Some of our native plants require a viewer to get down on hands-and-knees for close-up inspections.  Healthy shrub-steppe soils are carpeted with a layer of living cryptobiotic crust:  an interwoven population of mosses, lichens, simple plants, fungi and bacteria that form a multi-layered coating on the land.

cryptobiotic crust

These simple organisms can quickly revert to dormancy when water is scarce.  Try pouring a bit of water onto a patch of shrub-steppe soil and watch for a few moments to see crust suddenly green up as its living members start using sunlight to make food once water is available!  This crust provides essential ecosystem services to other plants by trapping moisture in the soil, transferring nutrients, and holding soil in place.  The crust is easily damaged due to intensive animal and people traffic.  It is very slow-growing, so you can spot lands that have been disturbed by the lack of a crust covered the mineral soils.  By staying on established trails, hikers can help preserve the fragile living crust.
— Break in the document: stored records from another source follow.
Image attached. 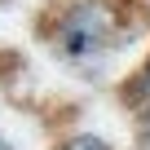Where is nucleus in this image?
<instances>
[{"label":"nucleus","mask_w":150,"mask_h":150,"mask_svg":"<svg viewBox=\"0 0 150 150\" xmlns=\"http://www.w3.org/2000/svg\"><path fill=\"white\" fill-rule=\"evenodd\" d=\"M44 31L62 57L93 62L119 40V9L115 0H62Z\"/></svg>","instance_id":"f257e3e1"},{"label":"nucleus","mask_w":150,"mask_h":150,"mask_svg":"<svg viewBox=\"0 0 150 150\" xmlns=\"http://www.w3.org/2000/svg\"><path fill=\"white\" fill-rule=\"evenodd\" d=\"M57 150H110L102 137H93V132H80V137H66Z\"/></svg>","instance_id":"7ed1b4c3"},{"label":"nucleus","mask_w":150,"mask_h":150,"mask_svg":"<svg viewBox=\"0 0 150 150\" xmlns=\"http://www.w3.org/2000/svg\"><path fill=\"white\" fill-rule=\"evenodd\" d=\"M0 150H9V146H0Z\"/></svg>","instance_id":"39448f33"},{"label":"nucleus","mask_w":150,"mask_h":150,"mask_svg":"<svg viewBox=\"0 0 150 150\" xmlns=\"http://www.w3.org/2000/svg\"><path fill=\"white\" fill-rule=\"evenodd\" d=\"M141 150H150V110L141 115Z\"/></svg>","instance_id":"20e7f679"},{"label":"nucleus","mask_w":150,"mask_h":150,"mask_svg":"<svg viewBox=\"0 0 150 150\" xmlns=\"http://www.w3.org/2000/svg\"><path fill=\"white\" fill-rule=\"evenodd\" d=\"M124 102H128L132 110H141V115L150 110V57L141 62V71H137L132 80L124 84Z\"/></svg>","instance_id":"f03ea898"}]
</instances>
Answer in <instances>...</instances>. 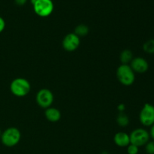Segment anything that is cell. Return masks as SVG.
Returning <instances> with one entry per match:
<instances>
[{"mask_svg":"<svg viewBox=\"0 0 154 154\" xmlns=\"http://www.w3.org/2000/svg\"><path fill=\"white\" fill-rule=\"evenodd\" d=\"M10 90L12 94L17 97H23L30 92L31 85L25 78H17L11 83Z\"/></svg>","mask_w":154,"mask_h":154,"instance_id":"1","label":"cell"},{"mask_svg":"<svg viewBox=\"0 0 154 154\" xmlns=\"http://www.w3.org/2000/svg\"><path fill=\"white\" fill-rule=\"evenodd\" d=\"M117 78L123 85L131 86L135 81V73L129 65L122 64L117 70Z\"/></svg>","mask_w":154,"mask_h":154,"instance_id":"2","label":"cell"},{"mask_svg":"<svg viewBox=\"0 0 154 154\" xmlns=\"http://www.w3.org/2000/svg\"><path fill=\"white\" fill-rule=\"evenodd\" d=\"M21 134L18 129L15 127L8 128L2 133L1 141L5 146L12 147L16 146L20 141Z\"/></svg>","mask_w":154,"mask_h":154,"instance_id":"3","label":"cell"},{"mask_svg":"<svg viewBox=\"0 0 154 154\" xmlns=\"http://www.w3.org/2000/svg\"><path fill=\"white\" fill-rule=\"evenodd\" d=\"M129 138H130V144L140 147L145 146V144L150 141V136L148 131L143 128H138L131 132L129 135Z\"/></svg>","mask_w":154,"mask_h":154,"instance_id":"4","label":"cell"},{"mask_svg":"<svg viewBox=\"0 0 154 154\" xmlns=\"http://www.w3.org/2000/svg\"><path fill=\"white\" fill-rule=\"evenodd\" d=\"M34 11L41 17H47L53 13L54 5L52 0H38L33 5Z\"/></svg>","mask_w":154,"mask_h":154,"instance_id":"5","label":"cell"},{"mask_svg":"<svg viewBox=\"0 0 154 154\" xmlns=\"http://www.w3.org/2000/svg\"><path fill=\"white\" fill-rule=\"evenodd\" d=\"M139 120L146 127H150L154 124V105L146 103L141 108L139 114Z\"/></svg>","mask_w":154,"mask_h":154,"instance_id":"6","label":"cell"},{"mask_svg":"<svg viewBox=\"0 0 154 154\" xmlns=\"http://www.w3.org/2000/svg\"><path fill=\"white\" fill-rule=\"evenodd\" d=\"M54 96L52 92L48 89H42L36 95L37 104L42 108H48L54 102Z\"/></svg>","mask_w":154,"mask_h":154,"instance_id":"7","label":"cell"},{"mask_svg":"<svg viewBox=\"0 0 154 154\" xmlns=\"http://www.w3.org/2000/svg\"><path fill=\"white\" fill-rule=\"evenodd\" d=\"M80 38L75 33L66 35L63 40V48L69 52L75 51L80 45Z\"/></svg>","mask_w":154,"mask_h":154,"instance_id":"8","label":"cell"},{"mask_svg":"<svg viewBox=\"0 0 154 154\" xmlns=\"http://www.w3.org/2000/svg\"><path fill=\"white\" fill-rule=\"evenodd\" d=\"M129 66L135 73L138 74L145 73L149 69L148 62L145 59L141 57L133 58Z\"/></svg>","mask_w":154,"mask_h":154,"instance_id":"9","label":"cell"},{"mask_svg":"<svg viewBox=\"0 0 154 154\" xmlns=\"http://www.w3.org/2000/svg\"><path fill=\"white\" fill-rule=\"evenodd\" d=\"M114 141L117 146L120 147H127L129 144H130V138L129 135H128L126 132H119L115 134L114 137Z\"/></svg>","mask_w":154,"mask_h":154,"instance_id":"10","label":"cell"},{"mask_svg":"<svg viewBox=\"0 0 154 154\" xmlns=\"http://www.w3.org/2000/svg\"><path fill=\"white\" fill-rule=\"evenodd\" d=\"M45 117L48 121L56 123V122H58L61 118V113L57 108L50 107L47 108L45 111Z\"/></svg>","mask_w":154,"mask_h":154,"instance_id":"11","label":"cell"},{"mask_svg":"<svg viewBox=\"0 0 154 154\" xmlns=\"http://www.w3.org/2000/svg\"><path fill=\"white\" fill-rule=\"evenodd\" d=\"M120 59L122 64L129 65V63H130L131 61L133 60V54L129 50H124L120 54Z\"/></svg>","mask_w":154,"mask_h":154,"instance_id":"12","label":"cell"},{"mask_svg":"<svg viewBox=\"0 0 154 154\" xmlns=\"http://www.w3.org/2000/svg\"><path fill=\"white\" fill-rule=\"evenodd\" d=\"M74 33L77 35L79 38L86 36L89 33V27L87 25H84V24H80V25L77 26L75 27V32Z\"/></svg>","mask_w":154,"mask_h":154,"instance_id":"13","label":"cell"},{"mask_svg":"<svg viewBox=\"0 0 154 154\" xmlns=\"http://www.w3.org/2000/svg\"><path fill=\"white\" fill-rule=\"evenodd\" d=\"M117 123L121 127H126L129 125V119L128 116L124 113H120L117 115Z\"/></svg>","mask_w":154,"mask_h":154,"instance_id":"14","label":"cell"},{"mask_svg":"<svg viewBox=\"0 0 154 154\" xmlns=\"http://www.w3.org/2000/svg\"><path fill=\"white\" fill-rule=\"evenodd\" d=\"M143 50L148 54H154V39L147 41L143 45Z\"/></svg>","mask_w":154,"mask_h":154,"instance_id":"15","label":"cell"},{"mask_svg":"<svg viewBox=\"0 0 154 154\" xmlns=\"http://www.w3.org/2000/svg\"><path fill=\"white\" fill-rule=\"evenodd\" d=\"M145 150L147 154H154V141H149L145 144Z\"/></svg>","mask_w":154,"mask_h":154,"instance_id":"16","label":"cell"},{"mask_svg":"<svg viewBox=\"0 0 154 154\" xmlns=\"http://www.w3.org/2000/svg\"><path fill=\"white\" fill-rule=\"evenodd\" d=\"M139 152V147L134 144H129L127 146V153L128 154H138Z\"/></svg>","mask_w":154,"mask_h":154,"instance_id":"17","label":"cell"},{"mask_svg":"<svg viewBox=\"0 0 154 154\" xmlns=\"http://www.w3.org/2000/svg\"><path fill=\"white\" fill-rule=\"evenodd\" d=\"M5 28V21L2 17H0V33L2 32Z\"/></svg>","mask_w":154,"mask_h":154,"instance_id":"18","label":"cell"},{"mask_svg":"<svg viewBox=\"0 0 154 154\" xmlns=\"http://www.w3.org/2000/svg\"><path fill=\"white\" fill-rule=\"evenodd\" d=\"M125 109H126V106H125L124 104H120L117 106V110H118L120 113H123L125 111Z\"/></svg>","mask_w":154,"mask_h":154,"instance_id":"19","label":"cell"},{"mask_svg":"<svg viewBox=\"0 0 154 154\" xmlns=\"http://www.w3.org/2000/svg\"><path fill=\"white\" fill-rule=\"evenodd\" d=\"M14 2L17 5L22 6V5H24L26 3L27 0H14Z\"/></svg>","mask_w":154,"mask_h":154,"instance_id":"20","label":"cell"},{"mask_svg":"<svg viewBox=\"0 0 154 154\" xmlns=\"http://www.w3.org/2000/svg\"><path fill=\"white\" fill-rule=\"evenodd\" d=\"M149 133H150V138H151L154 141V124L153 125V126H150V132H149Z\"/></svg>","mask_w":154,"mask_h":154,"instance_id":"21","label":"cell"},{"mask_svg":"<svg viewBox=\"0 0 154 154\" xmlns=\"http://www.w3.org/2000/svg\"><path fill=\"white\" fill-rule=\"evenodd\" d=\"M37 1H38V0H30V2H31V4L33 5H34L35 3Z\"/></svg>","mask_w":154,"mask_h":154,"instance_id":"22","label":"cell"},{"mask_svg":"<svg viewBox=\"0 0 154 154\" xmlns=\"http://www.w3.org/2000/svg\"><path fill=\"white\" fill-rule=\"evenodd\" d=\"M102 154H108V152H103V153H102Z\"/></svg>","mask_w":154,"mask_h":154,"instance_id":"23","label":"cell"},{"mask_svg":"<svg viewBox=\"0 0 154 154\" xmlns=\"http://www.w3.org/2000/svg\"><path fill=\"white\" fill-rule=\"evenodd\" d=\"M2 132L1 129H0V138H1V135H2Z\"/></svg>","mask_w":154,"mask_h":154,"instance_id":"24","label":"cell"}]
</instances>
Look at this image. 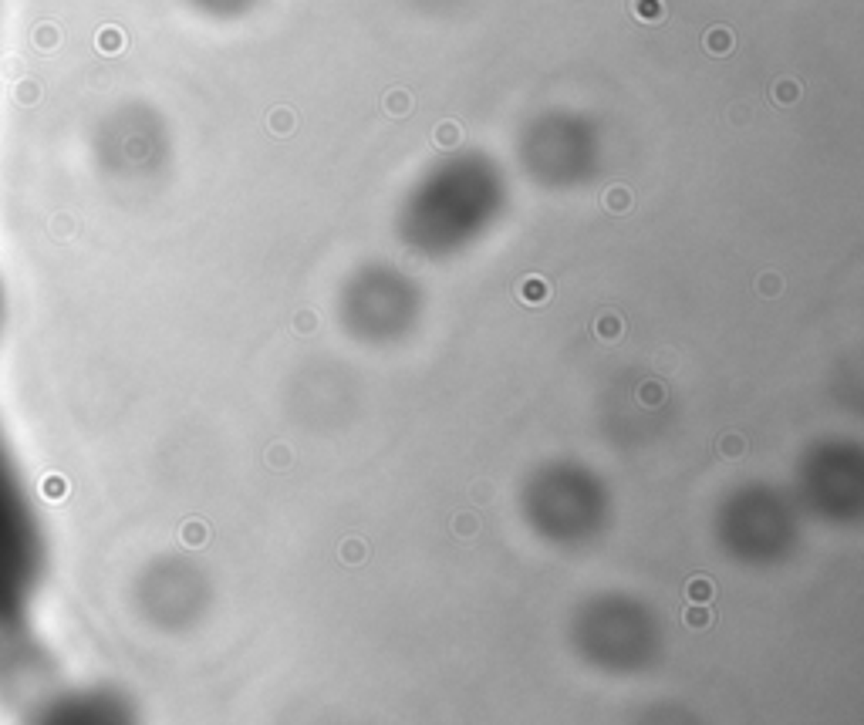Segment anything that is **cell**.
I'll return each instance as SVG.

The diversity of wildflowers in central Washington means travelers can find blooming plants from earliest spring into late fall.  Start now by getting out the see the amazing display of color in four types of shrub-steppe eco-regions:

Deep soil Shrub-steppe

This is the most common habitat central Washington.  It includes area where scattered shrubs form a canopy above a ground cover of bunch grasses and wildflowers.  The soil is relatively deep as the main shrub, big sagebrush (Artemesia tridentata), requires a soil depth of at least 1 foot.

bunch grasses and wildflowers

Lithosol Shrub-steppe

Lithosol literally means “rock soil” and is characterized by a very thin layer of soil on top of bedrock, usually basalt in our region. Often, this habitat is found in the scablands, where episodes of the Missoula Floods swept away all topsoil.  Shrubs grow low to ground and often form a low mat.  Scattered bunch grasses and wildflowers provide sparse groundcover.  A common shrub is rigid sagebrush (Artemisia rigida).

rigid sagebrush

Talus- unstable slopes of rock outcrop

The slopes of many hills, coulees, and canyons of central Washington are edged by rocky outcrops and covered with an apron of rock fall, containing all sizes of boulders, typically basalt.  These slopes are unstable.  A combination of shrubs like current (Ribes sp.), serviceberry (Amelanchier alnifolia), and mock orange (Philadelphus lewisii) skirt the slopes.

basalt boulders

Riparian Shrub-steppe

The term riparian describes the tree-and-shrub-dominated plant community that grows adjacent to flowing rivers, creeks, lakes, or ponds. The adjoining ground water table is supplied with water, increasing the water available to plants from precipitation, especially during summer drought.  In the arid West, riparian systems occupy a small percentage of the landscape, yet their presence is vital to most animals living in the adjacent arid lands.  A large number and variety of different plants thrive in riparian areas.  These plants do not have to cope with water shortage and don’t need to put energy into water-saving mechanisms. Trees like cottonwood (Populus trichocarpa), water birch (Betula occidentalis), and aspen (Populus tremuloides), and shrubs like willows (Salix. sp.) form a multi-storied canopy, shading both the water and the banks.